### Задание
Как дословно звучит фрагмент текста о различиях между людьми между словами «Но ведь вопрос» и «не согласился категорически.» включительно? Перепишите его слово в слово.

При этом, проникая глубже, учитывая детали, мы не можем не признать, что все люди – «разные», «индивидуальные», «особенные», и замечательный Пьер Бурдье пишет скандальную статью под вызывающим названием «Общественное мнение не существует»[27], в которой показывает, что всякие обобщения социального – курам на смех. Как водится, подобная проблема может быть «решена» лишь метафизически – возьмем, например, знаменитую книгу Алексея Федоровича Лосева «Самое Само» и увидим, как «тождество» и «различие» сливаются у него в диалектическом единстве, но сливаются метафизически, то есть на уровне абстракций[28]. В общем, проблема, которая, казалось бы, яйца выеденного не стоит, может быть снята только на запредельном уровне абстракции – «с точки зрения Мирового Разума», а действительность зияет перед нами своей нагой неопределенностью. Хотя казалось бы.
Но ведь вопрос у меня предельно простой, конкретный и приземленный, вне какой-либо диалектики: я отличался от своих однокашников или нет? Понятно, что рост, вес, цвет глаз и любимая рок-группа – не в счет, не о том мы сейчас говорим. Речь идет о том, что я как субъект социальной активности производил ту активность, которую в том или ином виде производили и все мои товарищи. То есть, хотя я и отличался от них по ряду признаков, по существу я был таким же, как они (был, по сути, ими), хотя, конечно, на сознательном уровне, я почти уверен, с этим утверждением я бы не согласился (спроси меня кто-нибудь об этом), причем не согласился категорически.

### Предоставленный материал

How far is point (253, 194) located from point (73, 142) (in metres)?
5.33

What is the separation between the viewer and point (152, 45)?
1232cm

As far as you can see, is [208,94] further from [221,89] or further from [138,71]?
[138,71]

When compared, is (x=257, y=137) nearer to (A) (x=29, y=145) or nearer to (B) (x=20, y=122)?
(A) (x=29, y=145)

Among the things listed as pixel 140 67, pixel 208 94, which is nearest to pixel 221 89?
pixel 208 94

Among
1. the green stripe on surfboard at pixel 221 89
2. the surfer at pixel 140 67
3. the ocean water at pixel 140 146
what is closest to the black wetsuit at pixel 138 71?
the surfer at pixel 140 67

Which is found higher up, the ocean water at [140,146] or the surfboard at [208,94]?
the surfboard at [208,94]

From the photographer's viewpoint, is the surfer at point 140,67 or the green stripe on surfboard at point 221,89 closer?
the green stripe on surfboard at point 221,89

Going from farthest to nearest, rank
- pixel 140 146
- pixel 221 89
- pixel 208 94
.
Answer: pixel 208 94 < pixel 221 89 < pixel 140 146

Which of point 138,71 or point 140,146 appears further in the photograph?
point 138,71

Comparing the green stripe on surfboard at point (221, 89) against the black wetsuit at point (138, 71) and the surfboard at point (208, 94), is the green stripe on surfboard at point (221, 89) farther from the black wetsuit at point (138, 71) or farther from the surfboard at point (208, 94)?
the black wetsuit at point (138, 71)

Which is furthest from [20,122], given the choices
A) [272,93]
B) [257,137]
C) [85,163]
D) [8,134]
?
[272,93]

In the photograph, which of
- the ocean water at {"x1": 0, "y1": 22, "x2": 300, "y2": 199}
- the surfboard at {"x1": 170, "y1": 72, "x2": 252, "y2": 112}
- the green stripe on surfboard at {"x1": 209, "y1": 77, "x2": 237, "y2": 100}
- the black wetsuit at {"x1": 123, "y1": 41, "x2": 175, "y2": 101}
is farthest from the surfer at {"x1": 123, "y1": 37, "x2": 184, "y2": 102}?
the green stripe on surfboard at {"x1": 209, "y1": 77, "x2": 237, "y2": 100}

### Решение задачи
Но ведь вопрос у меня предельно простой, конкретный и приземленный, вне какой-либо диалектики: я отличался от своих однокашников или нет? Понятно, что рост, вес, цвет глаз и любимая рок-группа – не в счет, не о том мы сейчас говорим. Речь идет о том, что я как субъект социальной активности производил ту активность, которую в том или ином виде производили и все мои товарищи. То есть, хотя я и отличался от них по ряду признаков, по существу я был таким же, как они (был, по сути, ими), хотя, конечно, на сознательном уровне, я почти уверен, с этим утверждением я бы не согласился (спроси меня кто-нибудь об этом), причем не согласился категорически.